_Task instructions:_
Set down exactly the lines that run from the line with "Wellington, site 011a, 2/6/2016" to the end of the data, and nothing else.

╭─ Dataset content

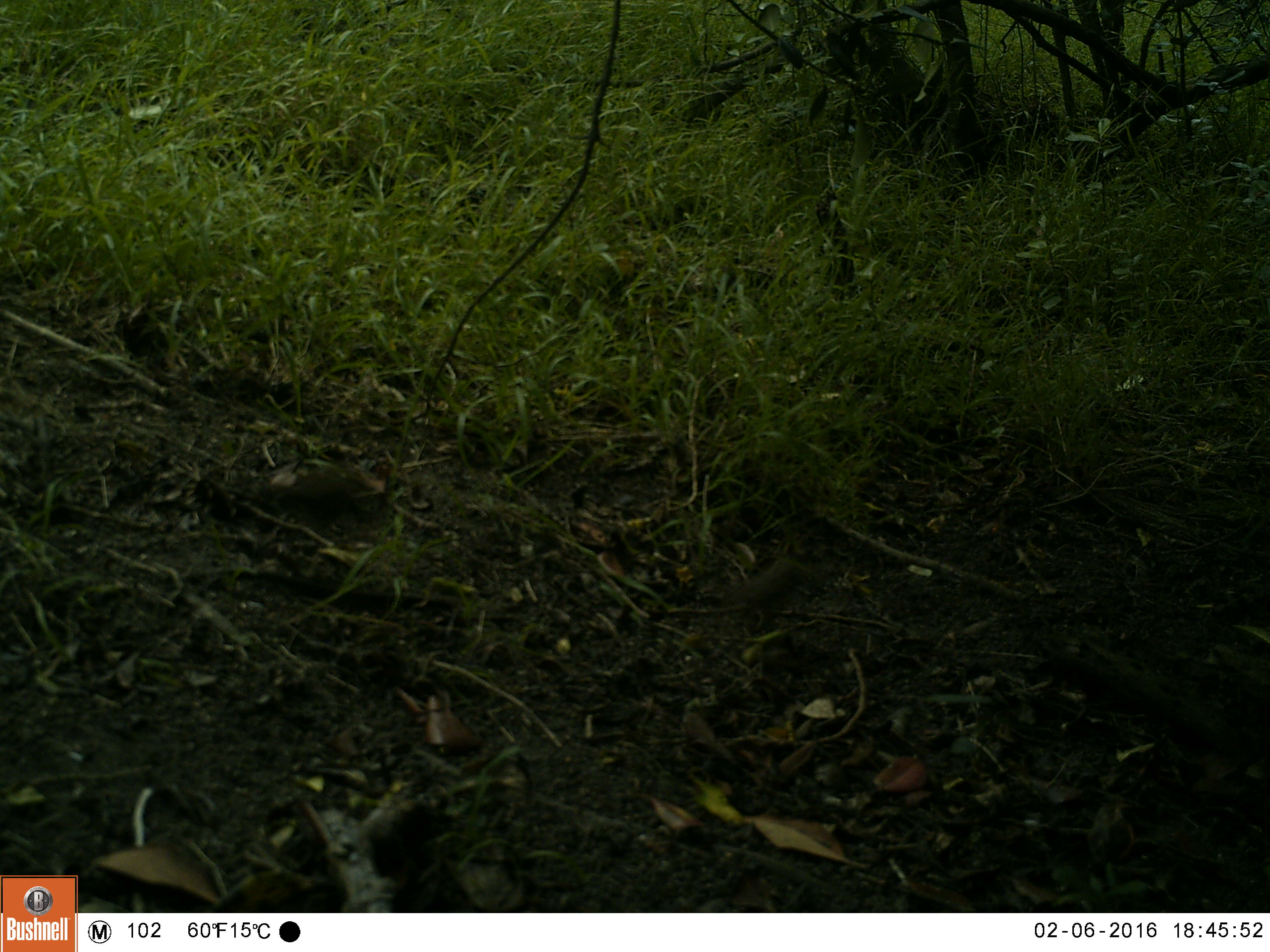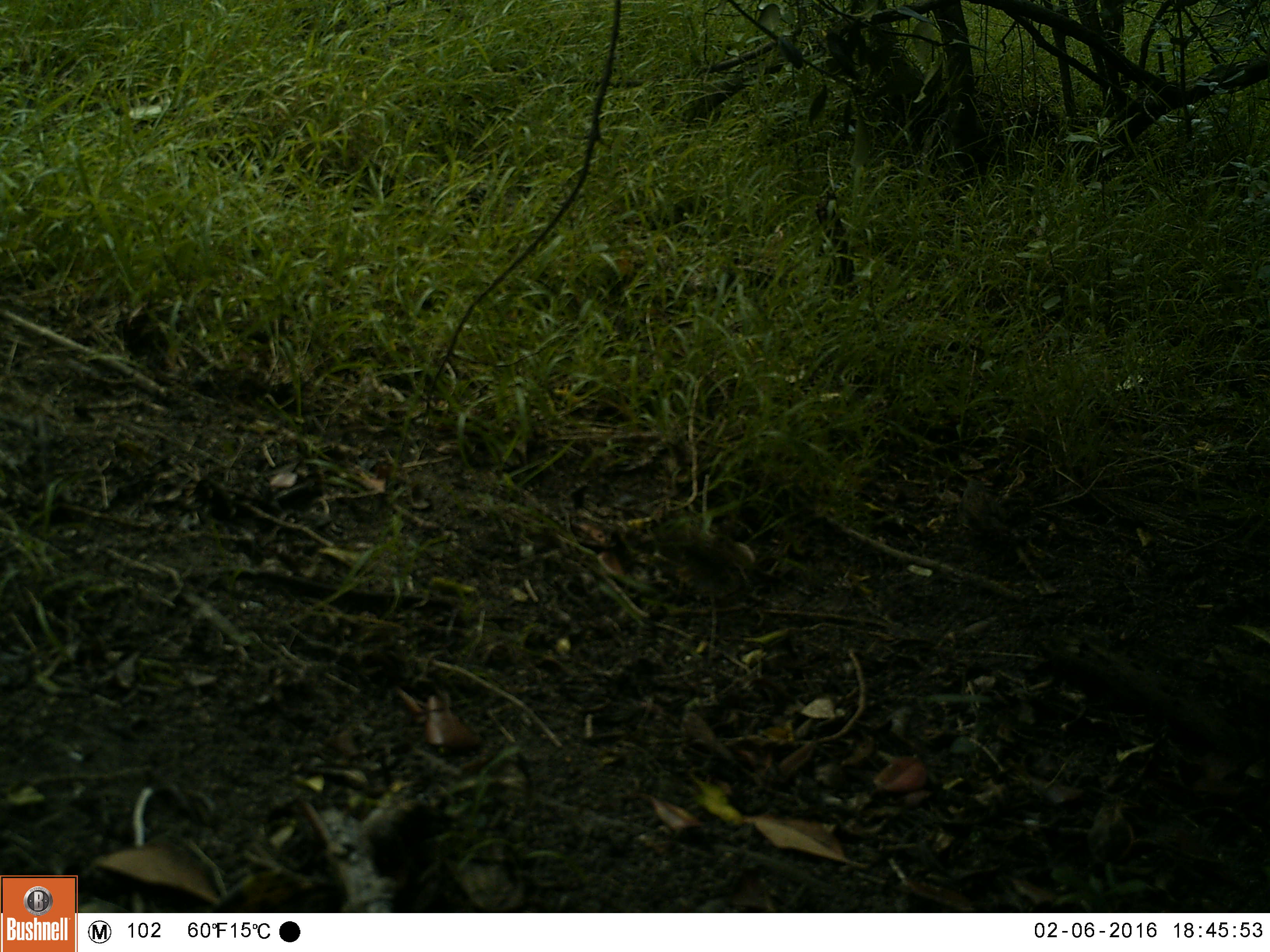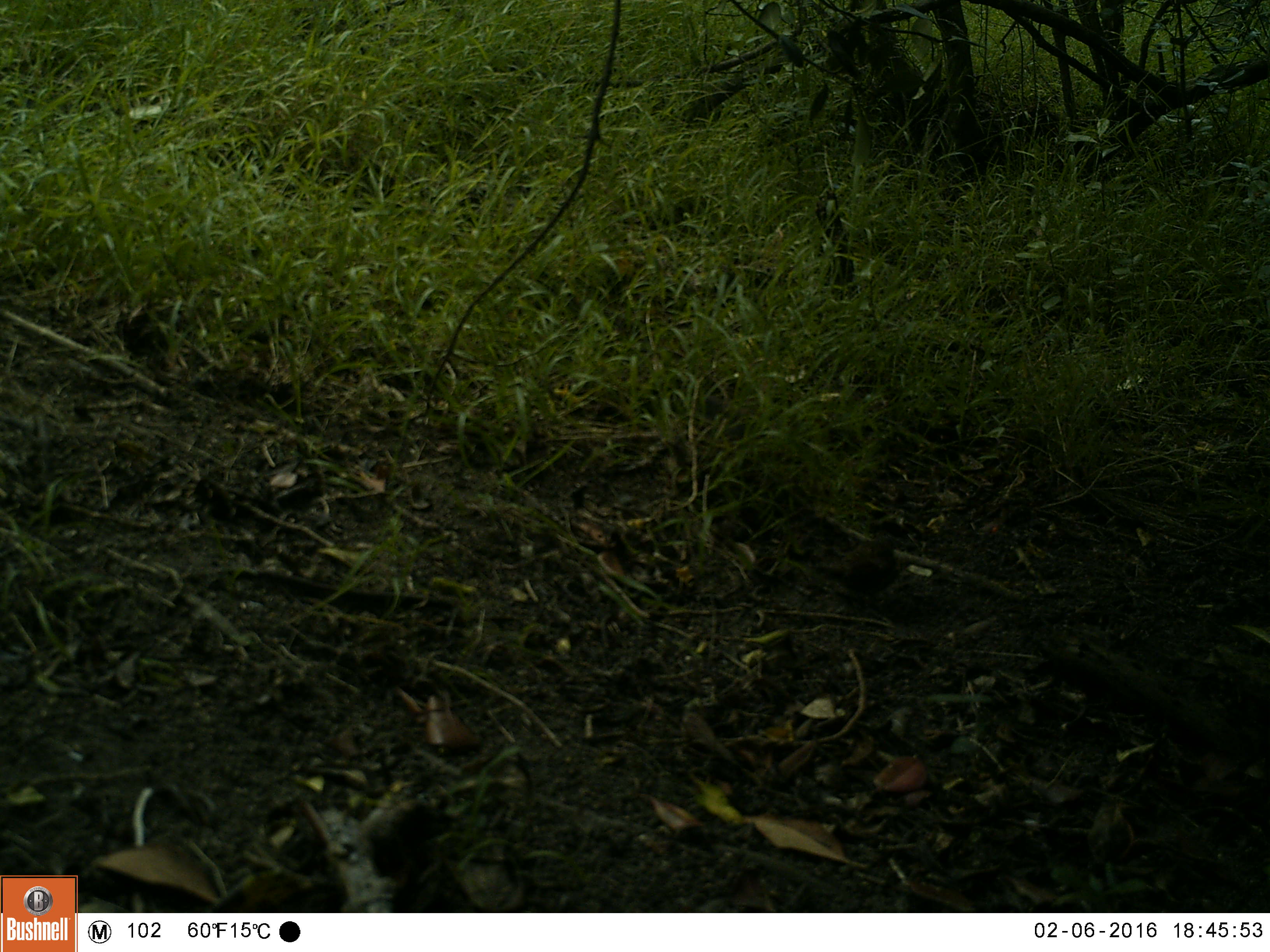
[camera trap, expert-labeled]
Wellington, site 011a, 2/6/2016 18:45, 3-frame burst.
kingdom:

╰─

_Answer section:_
Wellington, site 011a, 2/6/2016 18:45, 3-frame burst.
kingdom:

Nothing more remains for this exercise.